Tarefa proposta A:
Passe para o inglês a seguinte frase do trecho abaixo sobre o novo projeto musical de Roberta Rodrigues: "Empoderamento será uma das palavras chaves para descrever o futuro de sua carreira musical de agora em diante."

Trecho fornecido:

────────────────────

A ideia de representatividade da atriz não fica somente no conceito de etnias e diversidade, na verdade Roberta Rodrigues é sinônimo também de girl power. Junto com algumas amigas, ela está tocando o seu novo projeto musical depois de dar adeus à banda Melanina Carioca, com Micael Borges, David dos Santos e Marcello Melo Jr. “Queria focar e criar outras coisas, mas não consegui encaixar os meus objetivos naquele conjunto. De qualquer forma, foram anos muito bacanas e amei fazer parte do Melanina. Sinto muita saudade dos palcos e dos fãs”, afirmou. A partir de agora, as energias musicais da artista estão voltadas para o grupo Linda Flor, no qual participam Cintia Rosa, Sabrina Rosa e Roberta Santiago, também ex-integrantes do Melanina. Devido à correria da novela e a chegada de sua primeira filha, ela ainda não conseguiu se dedicar totalmente ao conjunto, mas garantiu que a partir do mês que vem começará a gravar em estúdio. “A gente tem se encontrado pouco, mas não temos pressa, queremos fazer tudo na hora certa”, explicou.
É óbvio que reunir um time de peso de mulheres acabou sendo um prato cheio para a atriz, por ser um espaço totalmente novo no qual pode falar sobre os desafios do seu gênero no Brasil. Empoderamento será uma das palavras chaves para descrever o futuro de sua carreira musical de agora em diante. “Estamos neste momento maravilhoso e temos espaço agora para falar sobre as nossas histórias. Pretendo explicar todo o meu percurso como mulher negra e vinda de comunidade neste mundo tão machista. Vamos meter o pé na porta. Não estou dizendo que vou contar histórias tristes, mas quero mostrar a difícil trajetória com bons resultados no final”, afirmou. O estilo sonoro vai seguir um pouco as vibrações do Melanina Carioca, mas a ideia será uma mistura total de ritmos. Afinal, de acordo com a atriz, a diversidade cultural brasileira é muito grande para excluir determinado estilo. “Vamos passear por onde quisermos. Algumas batidas do funk, por exemplo, vão entrar, porque isto nos acompanha desde sempre, afinal, fui nascida e criada no Vidigal. É a coisa mais incrível que já inventamos. Amo a batida, apesar de não concordar com muitas letras. O funk, muitas vezes, acaba sendo um desperdício, porque consegue atingir o mundo inteiro, mas a gente não sabe aproveitar este lugar de fala”, criticou.

────────────────────

Registros fornecidos:

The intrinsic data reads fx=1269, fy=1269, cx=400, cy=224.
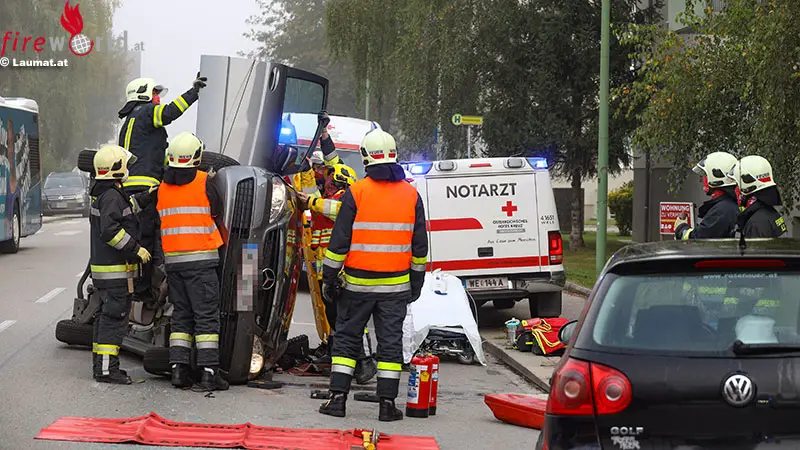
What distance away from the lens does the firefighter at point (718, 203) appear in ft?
30.0

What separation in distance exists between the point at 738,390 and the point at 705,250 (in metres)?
0.72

────────────────────

Tarefa proposta B:
Duplique todos os registros acima, sem alterar nenhuma linha e omitindo as imagens.

Resultado da tarefa A:
Empowerment will be one of the key words to describe the future of her musical career from now on.

Resultado da tarefa B:
The intrinsic data reads fx=1269, fy=1269, cx=400, cy=224.
What distance away from the lens does the firefighter at point (718, 203) appear in ft?
30.0

What separation in distance exists between the point at 738,390 and the point at 705,250 (in metres)?
0.72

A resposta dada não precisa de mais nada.